## Work to be completed
Please return the data word for word, starting at its first line and going on through the line with "What is the value for 2008?", that line included.

Dataset entries
──────────────────────────────

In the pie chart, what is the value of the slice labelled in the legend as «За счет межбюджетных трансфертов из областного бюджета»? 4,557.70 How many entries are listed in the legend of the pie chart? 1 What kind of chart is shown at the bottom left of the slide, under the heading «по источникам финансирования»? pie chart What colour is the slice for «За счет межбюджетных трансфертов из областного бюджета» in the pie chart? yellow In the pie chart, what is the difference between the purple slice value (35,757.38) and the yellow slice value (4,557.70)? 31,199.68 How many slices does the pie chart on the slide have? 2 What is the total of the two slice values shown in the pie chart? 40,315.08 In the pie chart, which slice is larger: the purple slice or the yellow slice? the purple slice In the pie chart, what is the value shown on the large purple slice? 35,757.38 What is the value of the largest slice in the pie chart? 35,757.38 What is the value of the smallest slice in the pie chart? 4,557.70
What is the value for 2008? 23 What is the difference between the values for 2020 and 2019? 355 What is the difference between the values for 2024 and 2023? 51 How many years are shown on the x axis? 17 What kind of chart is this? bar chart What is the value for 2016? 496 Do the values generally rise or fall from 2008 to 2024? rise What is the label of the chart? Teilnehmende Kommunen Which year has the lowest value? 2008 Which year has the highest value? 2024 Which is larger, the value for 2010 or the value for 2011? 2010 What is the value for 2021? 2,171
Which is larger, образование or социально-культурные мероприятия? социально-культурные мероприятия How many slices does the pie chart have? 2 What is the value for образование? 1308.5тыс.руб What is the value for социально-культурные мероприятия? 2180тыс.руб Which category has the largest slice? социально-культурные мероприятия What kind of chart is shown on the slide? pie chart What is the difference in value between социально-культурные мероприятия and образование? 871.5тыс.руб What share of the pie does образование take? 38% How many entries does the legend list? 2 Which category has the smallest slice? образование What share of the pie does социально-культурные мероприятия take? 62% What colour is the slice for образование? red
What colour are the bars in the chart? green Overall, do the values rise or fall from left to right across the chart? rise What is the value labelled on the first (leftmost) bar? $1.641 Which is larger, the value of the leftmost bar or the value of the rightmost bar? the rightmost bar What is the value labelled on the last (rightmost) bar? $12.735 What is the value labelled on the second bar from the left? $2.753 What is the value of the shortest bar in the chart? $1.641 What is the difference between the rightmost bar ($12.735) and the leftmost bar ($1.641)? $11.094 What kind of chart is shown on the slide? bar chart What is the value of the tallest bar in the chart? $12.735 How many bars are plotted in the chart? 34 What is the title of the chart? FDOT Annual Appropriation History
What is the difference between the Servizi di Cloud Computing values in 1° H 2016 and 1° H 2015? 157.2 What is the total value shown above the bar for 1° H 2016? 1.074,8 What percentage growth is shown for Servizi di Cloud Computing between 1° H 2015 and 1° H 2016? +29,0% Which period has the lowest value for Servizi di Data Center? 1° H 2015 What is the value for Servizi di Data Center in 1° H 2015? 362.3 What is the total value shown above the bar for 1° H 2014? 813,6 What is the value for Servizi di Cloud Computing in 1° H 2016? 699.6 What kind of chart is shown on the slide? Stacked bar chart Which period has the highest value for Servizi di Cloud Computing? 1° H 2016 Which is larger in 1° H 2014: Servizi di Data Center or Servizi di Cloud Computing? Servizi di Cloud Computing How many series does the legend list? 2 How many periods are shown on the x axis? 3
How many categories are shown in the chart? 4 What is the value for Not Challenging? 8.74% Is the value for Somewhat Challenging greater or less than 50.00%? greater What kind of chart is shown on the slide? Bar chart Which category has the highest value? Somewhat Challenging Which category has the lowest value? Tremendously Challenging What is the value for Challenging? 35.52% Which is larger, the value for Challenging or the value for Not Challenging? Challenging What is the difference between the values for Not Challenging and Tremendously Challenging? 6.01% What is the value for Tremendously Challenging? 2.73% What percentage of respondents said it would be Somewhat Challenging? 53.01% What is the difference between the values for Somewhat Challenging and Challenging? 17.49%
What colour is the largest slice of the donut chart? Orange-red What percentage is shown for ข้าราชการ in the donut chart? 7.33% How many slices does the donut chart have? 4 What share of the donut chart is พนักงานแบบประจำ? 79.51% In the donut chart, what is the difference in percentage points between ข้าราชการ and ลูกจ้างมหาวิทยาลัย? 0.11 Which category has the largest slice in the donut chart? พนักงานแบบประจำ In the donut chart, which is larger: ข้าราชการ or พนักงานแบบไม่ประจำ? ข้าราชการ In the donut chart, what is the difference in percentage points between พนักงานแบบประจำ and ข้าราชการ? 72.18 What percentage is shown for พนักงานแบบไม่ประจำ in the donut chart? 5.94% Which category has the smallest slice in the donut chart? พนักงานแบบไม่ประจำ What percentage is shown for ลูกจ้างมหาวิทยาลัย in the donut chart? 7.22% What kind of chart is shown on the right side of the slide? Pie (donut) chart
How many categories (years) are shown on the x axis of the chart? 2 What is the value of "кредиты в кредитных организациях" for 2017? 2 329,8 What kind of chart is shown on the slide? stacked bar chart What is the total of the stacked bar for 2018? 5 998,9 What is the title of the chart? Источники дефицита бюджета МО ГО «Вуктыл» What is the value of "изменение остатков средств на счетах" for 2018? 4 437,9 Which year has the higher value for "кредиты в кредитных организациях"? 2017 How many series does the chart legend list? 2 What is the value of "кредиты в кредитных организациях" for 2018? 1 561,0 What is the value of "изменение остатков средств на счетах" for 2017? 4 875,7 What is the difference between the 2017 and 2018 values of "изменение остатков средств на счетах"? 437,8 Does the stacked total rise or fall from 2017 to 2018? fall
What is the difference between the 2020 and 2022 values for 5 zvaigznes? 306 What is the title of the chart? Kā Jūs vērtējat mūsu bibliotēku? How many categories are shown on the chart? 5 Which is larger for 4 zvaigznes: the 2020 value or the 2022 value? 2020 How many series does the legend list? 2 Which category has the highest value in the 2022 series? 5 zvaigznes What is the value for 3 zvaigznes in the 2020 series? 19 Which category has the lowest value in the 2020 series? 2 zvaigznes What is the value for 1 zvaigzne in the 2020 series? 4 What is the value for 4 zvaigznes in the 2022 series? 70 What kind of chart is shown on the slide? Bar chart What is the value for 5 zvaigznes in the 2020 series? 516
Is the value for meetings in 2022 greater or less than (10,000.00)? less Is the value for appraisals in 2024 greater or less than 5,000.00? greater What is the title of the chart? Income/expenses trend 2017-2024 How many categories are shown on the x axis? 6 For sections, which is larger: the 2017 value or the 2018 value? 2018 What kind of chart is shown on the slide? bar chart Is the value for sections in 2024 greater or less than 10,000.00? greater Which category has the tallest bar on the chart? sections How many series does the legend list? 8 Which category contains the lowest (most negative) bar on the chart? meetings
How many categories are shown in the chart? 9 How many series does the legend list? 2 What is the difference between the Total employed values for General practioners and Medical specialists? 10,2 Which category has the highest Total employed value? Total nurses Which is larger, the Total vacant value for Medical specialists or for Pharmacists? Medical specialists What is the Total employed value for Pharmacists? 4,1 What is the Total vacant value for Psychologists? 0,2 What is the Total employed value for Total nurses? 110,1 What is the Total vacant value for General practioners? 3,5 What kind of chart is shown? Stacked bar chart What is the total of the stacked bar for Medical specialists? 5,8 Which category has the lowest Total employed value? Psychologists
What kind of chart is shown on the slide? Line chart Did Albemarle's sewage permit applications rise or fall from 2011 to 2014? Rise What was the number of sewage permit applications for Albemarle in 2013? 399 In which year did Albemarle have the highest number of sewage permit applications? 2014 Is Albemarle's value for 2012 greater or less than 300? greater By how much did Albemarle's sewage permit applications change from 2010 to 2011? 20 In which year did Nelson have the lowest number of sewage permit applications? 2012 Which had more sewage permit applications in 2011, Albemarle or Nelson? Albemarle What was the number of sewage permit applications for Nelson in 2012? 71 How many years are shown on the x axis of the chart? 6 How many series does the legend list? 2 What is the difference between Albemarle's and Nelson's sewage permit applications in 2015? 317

──────────────────────────────

## Solution to this problem
In the pie chart, what is the value of the slice labelled in the legend as «За счет межбюджетных трансфертов из областного бюджета»? 4,557.70 How many entries are listed in the legend of the pie chart? 1 What kind of chart is shown at the bottom left of the slide, under the heading «по источникам финансирования»? pie chart What colour is the slice for «За счет межбюджетных трансфертов из областного бюджета» in the pie chart? yellow In the pie chart, what is the difference between the purple slice value (35,757.38) and the yellow slice value (4,557.70)? 31,199.68 How many slices does the pie chart on the slide have? 2 What is the total of the two slice values shown in the pie chart? 40,315.08 In the pie chart, which slice is larger: the purple slice or the yellow slice? the purple slice In the pie chart, what is the value shown on the large purple slice? 35,757.38 What is the value of the largest slice in the pie chart? 35,757.38 What is the value of the smallest slice in the pie chart? 4,557.70
What is the value for 2008? 23 What is the difference between the values for 2020 and 2019? 355 What is the difference between the values for 2024 and 2023? 51 How many years are shown on the x axis? 17 What kind of chart is this? bar chart What is the value for 2016? 496 Do the values generally rise or fall from 2008 to 2024? rise What is the label of the chart? Teilnehmende Kommunen Which year has the lowest value? 2008 Which year has the highest value? 2024 Which is larger, the value for 2010 or the value for 2011? 2010 What is the value for 2021? 2,171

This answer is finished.